MATERIAL SHOWN
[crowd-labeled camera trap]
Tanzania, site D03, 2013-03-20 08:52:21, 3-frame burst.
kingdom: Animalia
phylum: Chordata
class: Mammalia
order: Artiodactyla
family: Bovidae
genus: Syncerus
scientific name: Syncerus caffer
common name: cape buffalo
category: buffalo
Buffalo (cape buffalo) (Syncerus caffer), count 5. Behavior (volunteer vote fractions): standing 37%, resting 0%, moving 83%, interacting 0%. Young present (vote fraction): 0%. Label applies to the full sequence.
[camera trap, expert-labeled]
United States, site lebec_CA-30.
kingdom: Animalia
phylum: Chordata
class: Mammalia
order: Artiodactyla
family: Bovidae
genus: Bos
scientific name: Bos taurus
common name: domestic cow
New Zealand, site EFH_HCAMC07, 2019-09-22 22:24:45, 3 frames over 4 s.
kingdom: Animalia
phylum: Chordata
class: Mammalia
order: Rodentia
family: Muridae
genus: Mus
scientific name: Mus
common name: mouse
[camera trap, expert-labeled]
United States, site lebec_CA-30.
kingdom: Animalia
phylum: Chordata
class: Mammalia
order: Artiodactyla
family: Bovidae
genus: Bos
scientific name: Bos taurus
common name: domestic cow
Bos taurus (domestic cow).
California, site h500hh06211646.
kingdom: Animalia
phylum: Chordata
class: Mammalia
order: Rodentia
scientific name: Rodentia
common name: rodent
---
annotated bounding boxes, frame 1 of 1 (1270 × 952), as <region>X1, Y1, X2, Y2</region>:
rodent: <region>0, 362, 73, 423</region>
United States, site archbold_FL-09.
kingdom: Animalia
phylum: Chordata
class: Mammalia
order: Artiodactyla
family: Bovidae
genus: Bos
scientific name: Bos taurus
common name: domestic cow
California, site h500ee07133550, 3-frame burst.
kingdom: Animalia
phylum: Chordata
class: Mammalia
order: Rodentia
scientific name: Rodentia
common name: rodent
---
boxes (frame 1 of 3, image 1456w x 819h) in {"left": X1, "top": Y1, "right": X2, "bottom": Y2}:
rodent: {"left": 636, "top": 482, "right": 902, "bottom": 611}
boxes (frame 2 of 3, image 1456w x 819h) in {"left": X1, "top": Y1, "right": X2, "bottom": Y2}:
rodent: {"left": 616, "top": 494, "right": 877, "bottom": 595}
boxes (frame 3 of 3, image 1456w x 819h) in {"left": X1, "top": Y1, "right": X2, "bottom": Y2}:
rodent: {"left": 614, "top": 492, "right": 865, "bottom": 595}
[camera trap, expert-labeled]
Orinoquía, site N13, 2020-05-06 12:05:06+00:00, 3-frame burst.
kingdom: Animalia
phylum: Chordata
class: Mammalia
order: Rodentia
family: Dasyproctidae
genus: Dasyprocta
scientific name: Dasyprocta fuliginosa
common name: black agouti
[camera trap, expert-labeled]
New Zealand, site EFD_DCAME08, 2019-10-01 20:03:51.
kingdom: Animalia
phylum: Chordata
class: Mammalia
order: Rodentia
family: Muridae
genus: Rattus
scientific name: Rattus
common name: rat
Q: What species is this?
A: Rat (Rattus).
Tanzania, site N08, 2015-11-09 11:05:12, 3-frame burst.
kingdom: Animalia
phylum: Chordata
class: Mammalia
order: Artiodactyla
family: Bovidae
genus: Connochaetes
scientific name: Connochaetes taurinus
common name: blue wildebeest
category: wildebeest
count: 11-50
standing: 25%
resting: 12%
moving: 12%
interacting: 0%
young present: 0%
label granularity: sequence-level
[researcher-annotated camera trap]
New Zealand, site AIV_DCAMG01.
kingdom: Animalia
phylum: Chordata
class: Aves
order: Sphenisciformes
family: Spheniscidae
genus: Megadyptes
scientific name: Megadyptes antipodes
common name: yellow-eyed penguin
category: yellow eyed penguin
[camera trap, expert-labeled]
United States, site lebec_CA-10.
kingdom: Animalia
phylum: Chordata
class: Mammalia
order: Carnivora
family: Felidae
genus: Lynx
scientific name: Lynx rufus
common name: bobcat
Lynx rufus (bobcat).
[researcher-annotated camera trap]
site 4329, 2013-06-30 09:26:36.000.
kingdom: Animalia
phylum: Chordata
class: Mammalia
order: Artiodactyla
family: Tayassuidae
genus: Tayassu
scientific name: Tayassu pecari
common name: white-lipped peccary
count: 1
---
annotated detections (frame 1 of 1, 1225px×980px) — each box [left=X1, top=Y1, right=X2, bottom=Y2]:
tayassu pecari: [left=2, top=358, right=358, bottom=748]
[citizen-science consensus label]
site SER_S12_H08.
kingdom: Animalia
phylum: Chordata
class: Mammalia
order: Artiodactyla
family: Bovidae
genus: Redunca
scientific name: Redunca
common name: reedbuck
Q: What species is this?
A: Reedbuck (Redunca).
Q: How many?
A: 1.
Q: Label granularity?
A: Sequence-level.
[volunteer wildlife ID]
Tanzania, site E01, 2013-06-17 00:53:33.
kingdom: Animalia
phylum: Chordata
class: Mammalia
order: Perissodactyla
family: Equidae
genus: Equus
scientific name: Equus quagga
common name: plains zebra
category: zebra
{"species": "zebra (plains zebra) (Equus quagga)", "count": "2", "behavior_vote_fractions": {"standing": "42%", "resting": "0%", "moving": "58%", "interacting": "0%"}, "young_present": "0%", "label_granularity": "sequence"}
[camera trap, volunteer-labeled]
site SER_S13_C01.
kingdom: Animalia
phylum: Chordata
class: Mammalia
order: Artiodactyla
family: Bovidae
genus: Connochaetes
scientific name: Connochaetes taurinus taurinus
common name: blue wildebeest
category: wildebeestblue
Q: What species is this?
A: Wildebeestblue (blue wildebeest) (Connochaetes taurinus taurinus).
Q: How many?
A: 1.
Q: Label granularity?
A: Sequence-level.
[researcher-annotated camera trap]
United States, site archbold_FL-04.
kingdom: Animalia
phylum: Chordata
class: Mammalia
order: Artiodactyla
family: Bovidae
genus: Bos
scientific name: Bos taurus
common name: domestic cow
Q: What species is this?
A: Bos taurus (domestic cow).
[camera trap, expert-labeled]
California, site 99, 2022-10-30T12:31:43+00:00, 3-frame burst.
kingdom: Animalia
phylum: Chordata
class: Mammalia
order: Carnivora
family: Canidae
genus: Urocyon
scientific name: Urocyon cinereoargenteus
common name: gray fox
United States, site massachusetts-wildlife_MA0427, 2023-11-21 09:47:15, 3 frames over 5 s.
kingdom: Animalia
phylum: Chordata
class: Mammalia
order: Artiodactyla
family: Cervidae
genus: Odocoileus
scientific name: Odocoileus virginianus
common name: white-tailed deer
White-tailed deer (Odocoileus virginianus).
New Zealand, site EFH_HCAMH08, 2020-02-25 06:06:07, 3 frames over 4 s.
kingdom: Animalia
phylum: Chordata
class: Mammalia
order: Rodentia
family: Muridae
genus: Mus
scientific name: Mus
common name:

DIRECTIONS FOR THIS TASK
All the records above need to be output exactly, with none omitted.

RESPONSE TO THIS EXERCISE
[crowd-labeled camera trap]
Tanzania, site D03, 2013-03-20 08:52:21, 3-frame burst.
kingdom: Animalia
phylum: Chordata
class: Mammalia
order: Artiodactyla
family: Bovidae
genus: Syncerus
scientific name: Syncerus caffer
common name: cape buffalo
category: buffalo
Buffalo (cape buffalo) (Syncerus caffer), count 5. Behavior (volunteer vote fractions): standing 37%, resting 0%, moving 83%, interacting 0%. Young present (vote fraction): 0%. Label applies to the full sequence.
[camera trap, expert-labeled]
United States, site lebec_CA-30.
kingdom: Animalia
phylum: Chordata
class: Mammalia
order: Artiodactyla
family: Bovidae
genus: Bos
scientific name: Bos taurus
common name: domestic cow
New Zealand, site EFH_HCAMC07, 2019-09-22 22:24:45, 3 frames over 4 s.
kingdom: Animalia
phylum: Chordata
class: Mammalia
order: Rodentia
family: Muridae
genus: Mus
scientific name: Mus
common name: mouse
[camera trap, expert-labeled]
United States, site lebec_CA-30.
kingdom: Animalia
phylum: Chordata
class: Mammalia
order: Artiodactyla
family: Bovidae
genus: Bos
scientific name: Bos taurus
common name: domestic cow
Bos taurus (domestic cow).
California, site h500hh06211646.
kingdom: Animalia
phylum: Chordata
class: Mammalia
order: Rodentia
scientific name: Rodentia
common name: rodent
---
annotated bounding boxes, frame 1 of 1 (1270 × 952), as <region>X1, Y1, X2, Y2</region>:
rodent: <region>0, 362, 73, 423</region>
United States, site archbold_FL-09.
kingdom: Animalia
phylum: Chordata
class: Mammalia
order: Artiodactyla
family: Bovidae
genus: Bos
scientific name: Bos taurus
common name: domestic cow
California, site h500ee07133550, 3-frame burst.
kingdom: Animalia
phylum: Chordata
class: Mammalia
order: Rodentia
scientific name: Rodentia
common name: rodent
---
boxes (frame 1 of 3, image 1456w x 819h) in {"left": X1, "top": Y1, "right": X2, "bottom": Y2}:
rodent: {"left": 636, "top": 482, "right": 902, "bottom": 611}
boxes (frame 2 of 3, image 1456w x 819h) in {"left": X1, "top": Y1, "right": X2, "bottom": Y2}:
rodent: {"left": 616, "top": 494, "right": 877, "bottom": 595}
boxes (frame 3 of 3, image 1456w x 819h) in {"left": X1, "top": Y1, "right": X2, "bottom": Y2}:
rodent: {"left": 614, "top": 492, "right": 865, "bottom": 595}
[camera trap, expert-labeled]
Orinoquía, site N13, 2020-05-06 12:05:06+00:00, 3-frame burst.
kingdom: Animalia
phylum: Chordata
class: Mammalia
order: Rodentia
family: Dasyproctidae
genus: Dasyprocta
scientific name: Dasyprocta fuliginosa
common name: black agouti
[camera trap, expert-labeled]
New Zealand, site EFD_DCAME08, 2019-10-01 20:03:51.
kingdom: Animalia
phylum: Chordata
class: Mammalia
order: Rodentia
family: Muridae
genus: Rattus
scientific name: Rattus
common name: rat
Q: What species is this?
A: Rat (Rattus).
Tanzania, site N08, 2015-11-09 11:05:12, 3-frame burst.
kingdom: Animalia
phylum: Chordata
class: Mammalia
order: Artiodactyla
family: Bovidae
genus: Connochaetes
scientific name: Connochaetes taurinus
common name: blue wildebeest
category: wildebeest
count: 11-50
standing: 25%
resting: 12%
moving: 12%
interacting: 0%
young present: 0%
label granularity: sequence-level
[researcher-annotated camera trap]
New Zealand, site AIV_DCAMG01.
kingdom: Animalia
phylum: Chordata
class: Aves
order: Sphenisciformes
family: Spheniscidae
genus: Megadyptes
scientific name: Megadyptes antipodes
common name: yellow-eyed penguin
category: yellow eyed penguin
[camera trap, expert-labeled]
United States, site lebec_CA-10.
kingdom: Animalia
phylum: Chordata
class: Mammalia
order: Carnivora
family: Felidae
genus: Lynx
scientific name: Lynx rufus
common name: bobcat
Lynx rufus (bobcat).
[researcher-annotated camera trap]
site 4329, 2013-06-30 09:26:36.000.
kingdom: Animalia
phylum: Chordata
class: Mammalia
order: Artiodactyla
family: Tayassuidae
genus: Tayassu
scientific name: Tayassu pecari
common name: white-lipped peccary
count: 1
---
annotated detections (frame 1 of 1, 1225px×980px) — each box [left=X1, top=Y1, right=X2, bottom=Y2]:
tayassu pecari: [left=2, top=358, right=358, bottom=748]
[citizen-science consensus label]
site SER_S12_H08.
kingdom: Animalia
phylum: Chordata
class: Mammalia
order: Artiodactyla
family: Bovidae
genus: Redunca
scientific name: Redunca
common name: reedbuck
Q: What species is this?
A: Reedbuck (Redunca).
Q: How many?
A: 1.
Q: Label granularity?
A: Sequence-level.
[volunteer wildlife ID]
Tanzania, site E01, 2013-06-17 00:53:33.
kingdom: Animalia
phylum: Chordata
class: Mammalia
order: Perissodactyla
family: Equidae
genus: Equus
scientific name: Equus quagga
common name: plains zebra
category: zebra
{"species": "zebra (plains zebra) (Equus quagga)", "count": "2", "behavior_vote_fractions": {"standing": "42%", "resting": "0%", "moving": "58%", "interacting": "0%"}, "young_present": "0%", "label_granularity": "sequence"}
[camera trap, volunteer-labeled]
site SER_S13_C01.
kingdom: Animalia
phylum: Chordata
class: Mammalia
order: Artiodactyla
family: Bovidae
genus: Connochaetes
scientific name: Connochaetes taurinus taurinus
common name: blue wildebeest
category: wildebeestblue
Q: What species is this?
A: Wildebeestblue (blue wildebeest) (Connochaetes taurinus taurinus).
Q: How many?
A: 1.
Q: Label granularity?
A: Sequence-level.
[researcher-annotated camera trap]
United States, site archbold_FL-04.
kingdom: Animalia
phylum: Chordata
class: Mammalia
order: Artiodactyla
family: Bovidae
genus: Bos
scientific name: Bos taurus
common name: domestic cow
Q: What species is this?
A: Bos taurus (domestic cow).
[camera trap, expert-labeled]
California, site 99, 2022-10-30T12:31:43+00:00, 3-frame burst.
kingdom: Animalia
phylum: Chordata
class: Mammalia
order: Carnivora
family: Canidae
genus: Urocyon
scientific name: Urocyon cinereoargenteus
common name: gray fox
United States, site massachusetts-wildlife_MA0427, 2023-11-21 09:47:15, 3 frames over 5 s.
kingdom: Animalia
phylum: Chordata
class: Mammalia
order: Artiodactyla
family: Cervidae
genus: Odocoileus
scientific name: Odocoileus virginianus
common name: white-tailed deer
White-tailed deer (Odocoileus virginianus).
New Zealand, site EFH_HCAMH08, 2020-02-25 06:06:07, 3 frames over 4 s.
kingdom: Animalia
phylum: Chordata
class: Mammalia
order: Rodentia
family: Muridae
genus: Mus
scientific name: Mus
common name:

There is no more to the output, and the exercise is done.